Angus Young und Co. luden zum gepflegten Tanztee nach Baden-Württemberg - wohl dem, der Gehörschutz angelegt hatte.
Hockenheim (alc) - Der Himmel über dem badischen Provinzstädtchen strahlte meist in blauen Tönen, die Temperaturen bewegten sich im angenehmen 20 Grad-Bereich: Alles war am vergangenen Samstag angerichtet für AC/DCs Konzert am Hockenheimring. Und aus allen Himmelsrichtungen pilgerten sie auch herbei, die Jünger:innen der Hardrock-Urgesteine aus Down Under.
Ähnlich wie bei der Fußball-Europameisterschaft bildeten sich lange Schlangen an Fans in Richtung Gelände und parallel dazu Fahrzeug-Kolonnen auf den Zufahrtswegen. Wer mit den Öffis unterwegs war, musste mitunter Geduld aufbringen. An den Bahnhöfen in Mannheim und Karlsruhe wurde es teilweise eng, auch aufgrund ausgefallener Züge. Für Profis des Bahnverkehrs natürlich keine News.
Die Preise für Essen und Getränke bewegten sich im mittlerweile fast gängigen Stadionniveau.
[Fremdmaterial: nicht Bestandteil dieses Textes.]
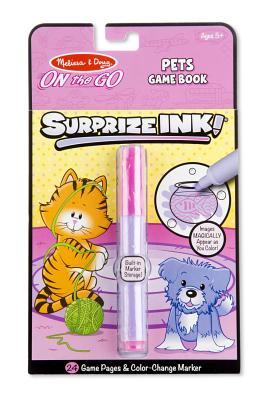 Surprizeink! - Pets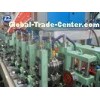 Carbon Ssteel Welded Tube Mill Machinery 8mm , Round Seamless Pipe Production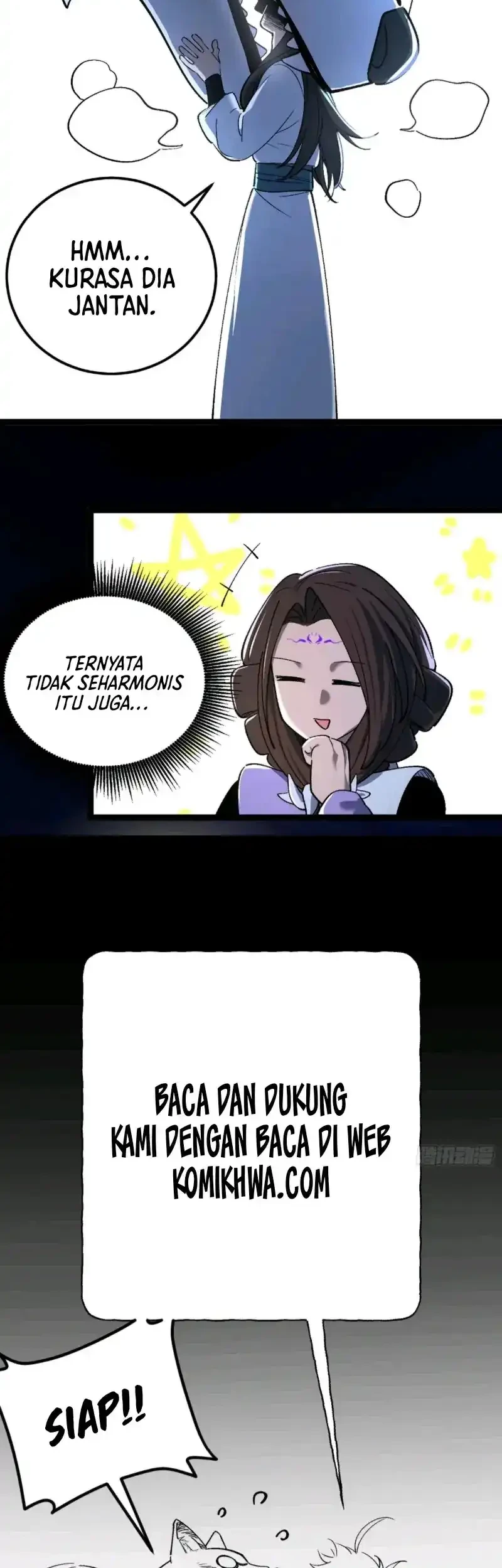 A Glimpse Into Jianghu Chapter 7 Gambar 38
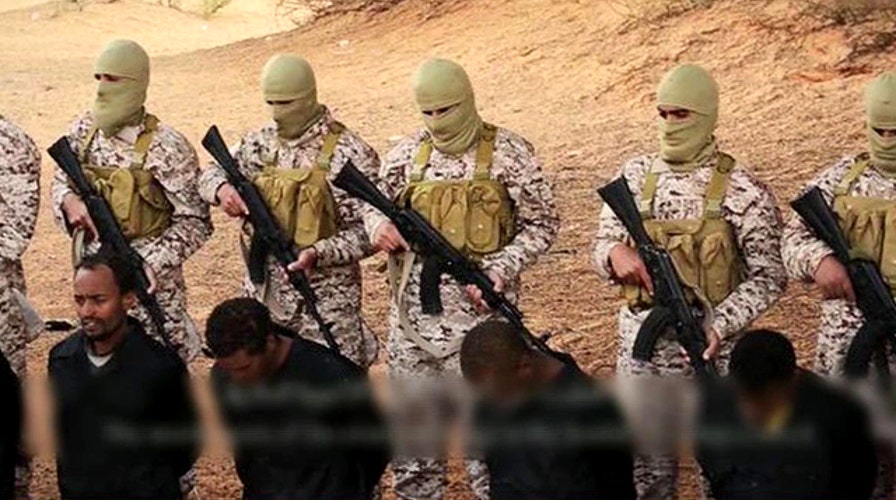 White House condemns barbaric new ISIS execution video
Sieben Euro für ein Bier und ein Fünfer für die obligatorische Worscht. Schon auf dem Weg in Richtung Gelände machten die heimischen Hockenheimer:innen noch ein paar zusätzliche Euro: Allerlei Stände mit gekühlten Getränken und sogar Fressbuden warteten. Wem der Saft am Handy ausging, durfte sogar kostenlos sein Telefon aufladen. Allzu viel brachte dies gleichwohl nicht: Die Mobilfunknetze gingen aufgrund der schieren Masse an Leuten diverse Male in die Knie.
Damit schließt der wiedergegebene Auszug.